• [DIRECTIONS]:
(a) Transcribe the passage on Freud and narcissism between "For Freud, the" and "other, and so on.", inclusive.
(b) In the passage on Freud and narcissism, which German word does the myth of Narcissus add to Freud's lexicon?

For Freud, the delusion of grandeur in narcissism is “not a return to the original solitude of a monad walled in upon itself.”[iii] This means that when I desire an object, I desire myself in it. To realize myself, in Freud’s estimation, I must resemble myself. The myth of narcissus is what adds the German word selbst (self) to Freud’s lexicon, which by implication means that the ego is always already homosexual, i.e., the first other is always first myself.

There is an interior otherness in Freud’s account of the subject, the subject is formulated in a comedic structure; if what I am giving to the other is myself, what I recognize in the other, what I love in the other, is myself. There is a recurrent loop where the subject encounters an otherness which is always a doubled otherness, the otherness in me, the otherness in the other, and so on.  

Freud concludes “On Narcissism” with the following statement: “the ego ideal opens an important avenue for the understanding of group psychology. In addition to its individual side, this ideal has a social side; it is also the common idea of a family, a class or a nation.”[iv] The ego ideal is what one wishes to be. It is the object of assimilation. There is a double process at work in the ideal: the Idealbildung involves the constitution of an internal ideal through a mimetic internalization of an external ideal. The ego speaks to itself as others speak to it, it mimics their discourse and out of this mimicry “moral conscience” is born. The ego is not dealing with an other form of imitation in its formation that imposes the imitative demand: “be like me” etc. the ego is rather imitating itself.

But this idea of a ‘primary ego’ makes no sense because if that were true than the ego would incarnate itself as law, voice, ideal. If the subject is at the beginning, why would it subject itself? In Borch-Jacobsen’s view, which he shares with René Girard, there is no “mimetic I” that precedes an identification we have with other persons. It is only through identification itself that the subject comes into being.[v] If desire is mimetic and rivalrous, this means that desire itself is what seeks to replace the other and it is the process of identification that brings the subject into being. Desire as such does not exist until it is staged or presented to the subject to be desired.

• [GIVEN RECORDS]:
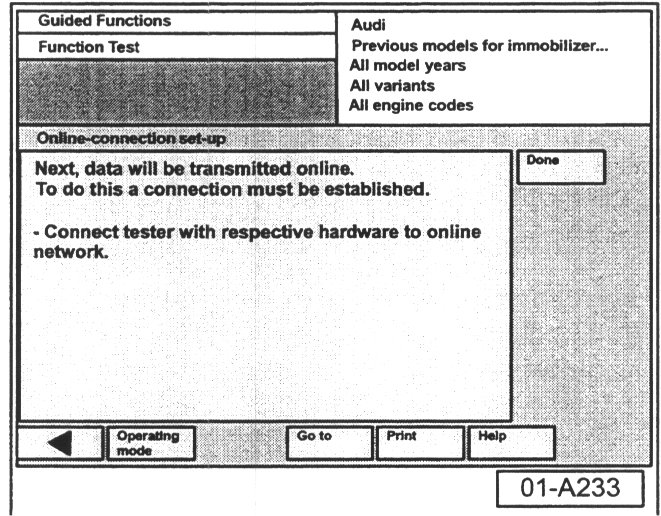 Guided Functions

Function Test

Audi
Previous models for immobilizer...
All model years
All variants
All engine codes

Online-connection set-up

Next, data will be transmitted online.
To do this a connection must be established.

- Connect tester with respective hardware to online network.

Done

Operating mode

Go to

Print

Help

01-A233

• [RESPONSES FOR EACH TASK]:
(a)
For Freud, the delusion of grandeur in narcissism is “not a return to the original solitude of a monad walled in upon itself.”[iii] This means that when I desire an object, I desire myself in it. To realize myself, in Freud’s estimation, I must resemble myself. The myth of narcissus is what adds the German word selbst (self) to Freud’s lexicon, which by implication means that the ego is always already homosexual, i.e., the first other is always first myself.

There is an interior otherness in Freud’s account of the subject, the subject is formulated in a comedic structure; if what I am giving to the other is myself, what I recognize in the other, what I love in the other, is myself. There is a recurrent loop where the subject encounters an otherness which is always a doubled otherness, the otherness in me, the otherness in the other, and so on.

(b) Selbst, meaning "self."